Another potential application is in conjunction with a four-way video multiplexer: managing up to four different video signals, an all-round vision of the car (either front or rear according to the selected cameras) can be obtained.

9 Conclusions

This paper presented a flexible and low-cost solution for the real-time correction of the fish-eye distortion effect for automotive application. With respect to the state-of-the-art the proposed platform provides a solution that can be easily adapted to different types of lens or frame size, meeting real-time constraints with a power budget within 100 mW and a board size of few cm2. Experimental results from real automotive scenarios confirm the quality of the corrected images.
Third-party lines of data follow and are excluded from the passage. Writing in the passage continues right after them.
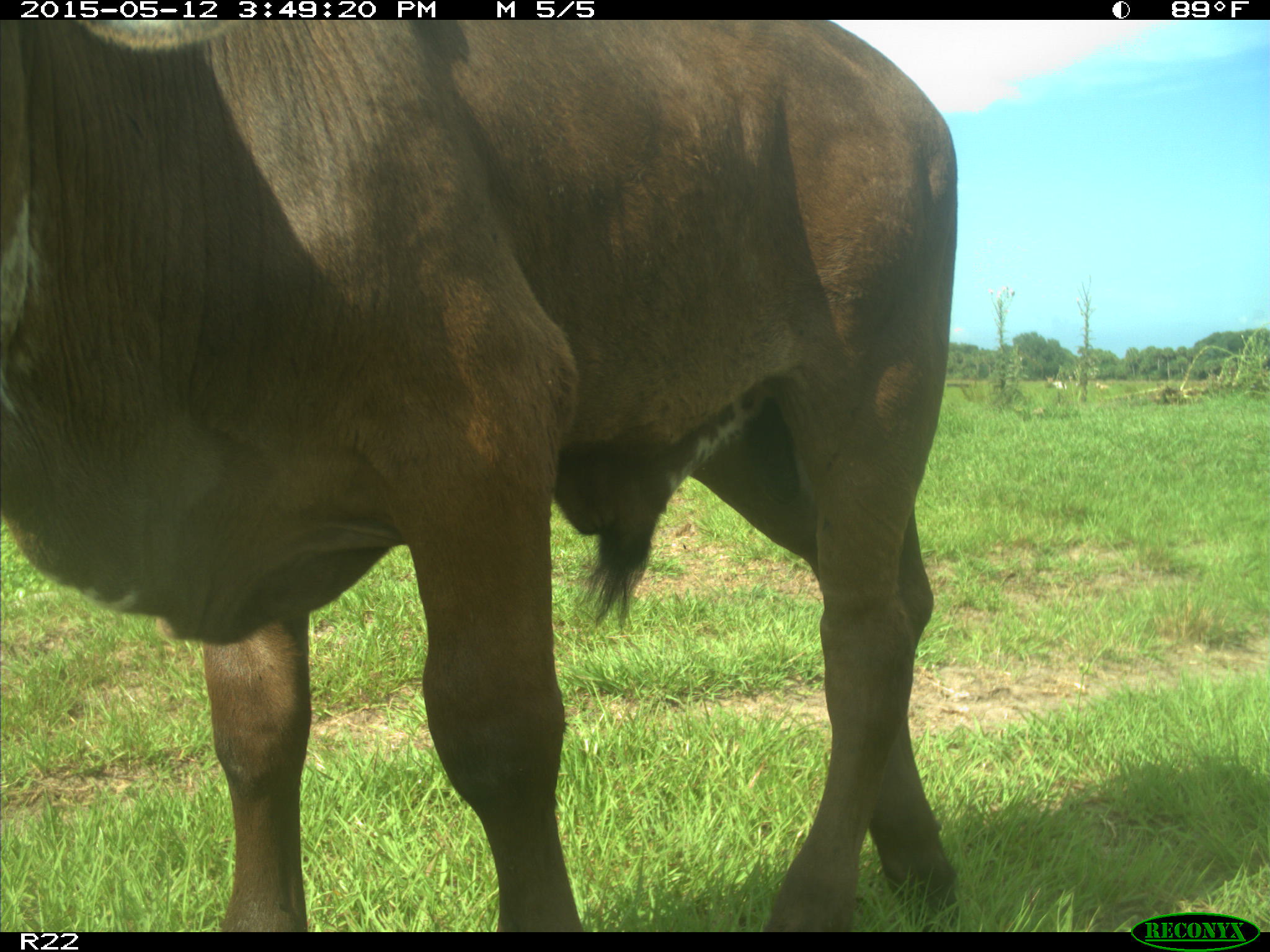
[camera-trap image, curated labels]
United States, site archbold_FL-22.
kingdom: Animalia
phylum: Chordata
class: Mammalia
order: Artiodactyla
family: Bovidae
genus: Bos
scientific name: Bos taurus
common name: domestic cow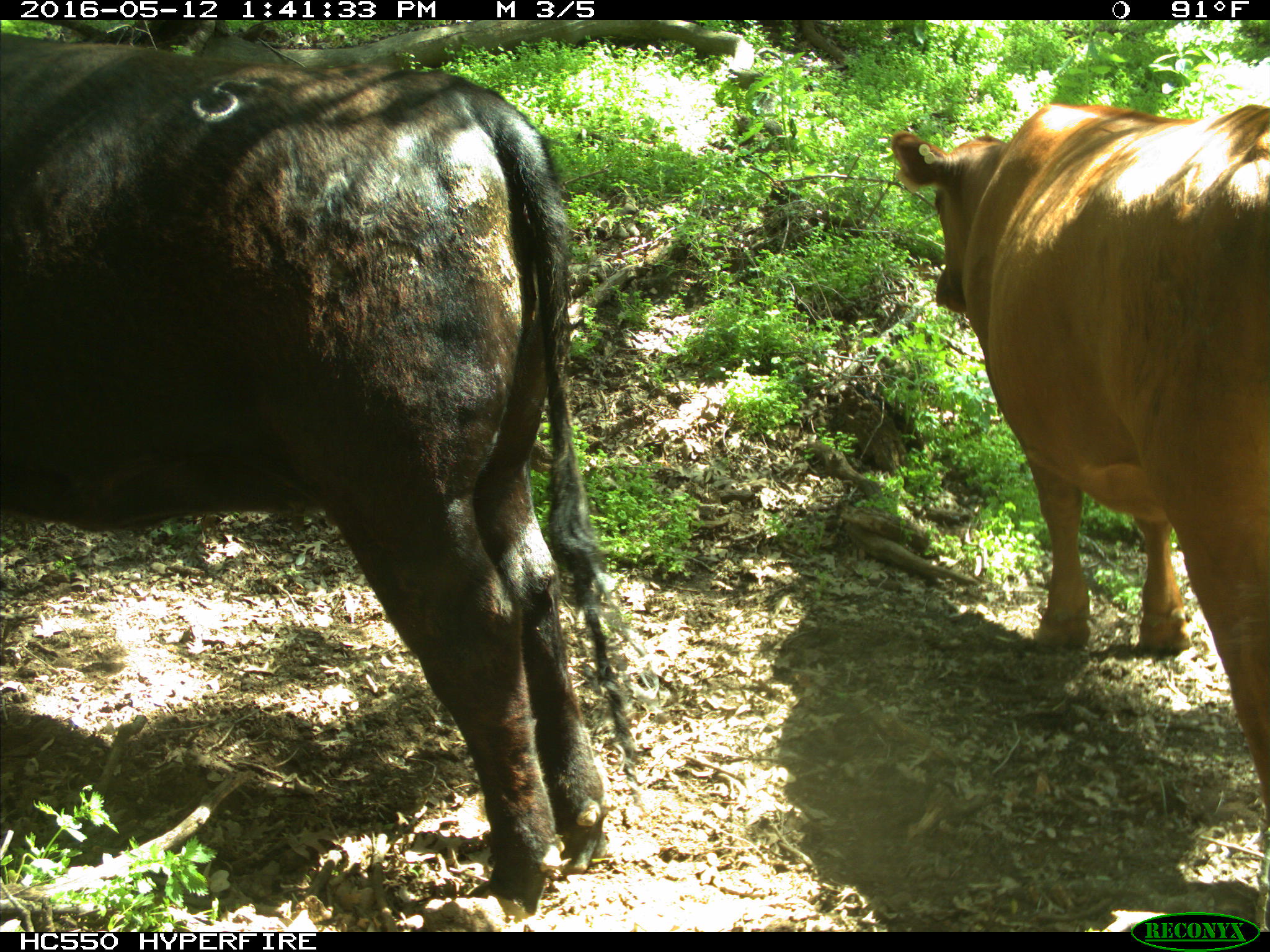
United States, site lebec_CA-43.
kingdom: Animalia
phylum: Chordata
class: Mammalia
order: Artiodactyla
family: Bovidae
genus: Bos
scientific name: Bos taurus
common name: domestic cow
Bos taurus (domestic cow).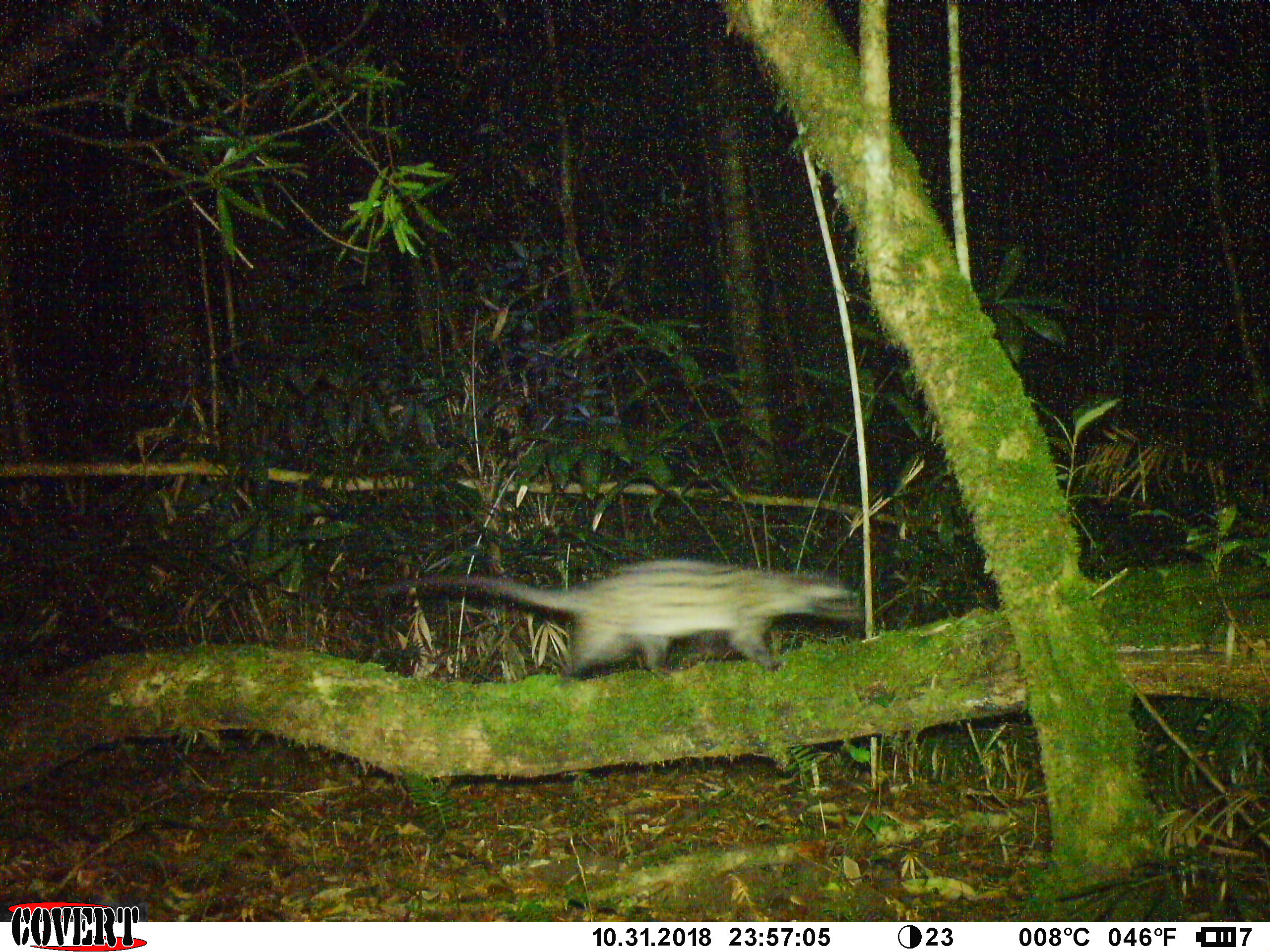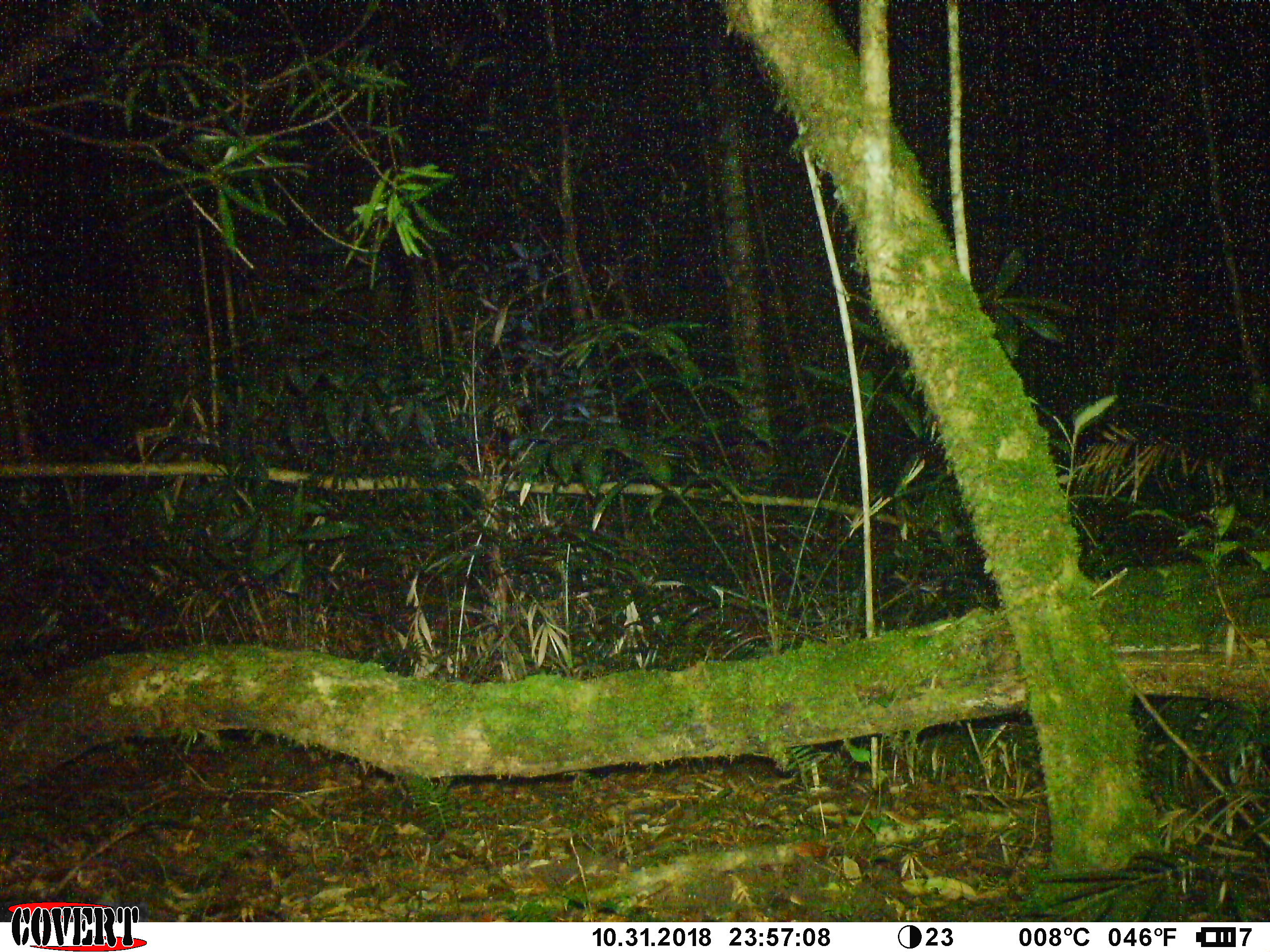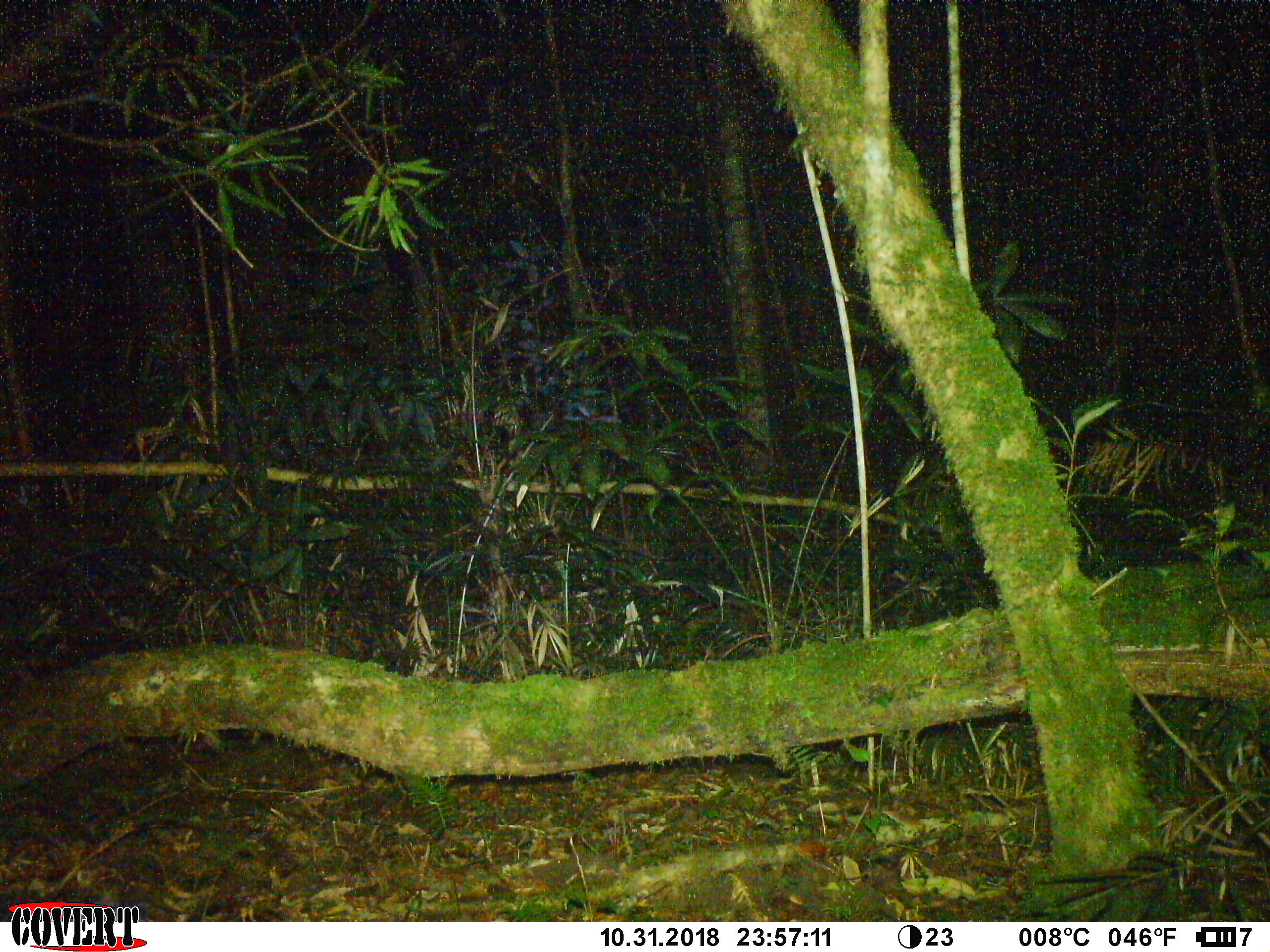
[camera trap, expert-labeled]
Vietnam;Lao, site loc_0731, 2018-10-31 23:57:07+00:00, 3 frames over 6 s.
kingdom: Animalia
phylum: Chordata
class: Mammalia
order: Carnivora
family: Viverridae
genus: Paradoxurus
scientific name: Paradoxurus hermaphroditus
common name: common palm civet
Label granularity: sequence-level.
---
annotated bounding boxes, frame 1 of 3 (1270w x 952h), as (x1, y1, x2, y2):
common palm civet: (372, 558, 864, 679)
These results were achieved through optimization adopted at different levels: at algorithmic level, where a LUT correction technique with a new LUT exploitation is introduced avoiding extra NV off-chip memory cards; at data transfer level, where a new pixel pair management method reduces memory access and storage burden; at HW-SW implementation level, where a low-power board has been developed and tested in a real automotive scenario.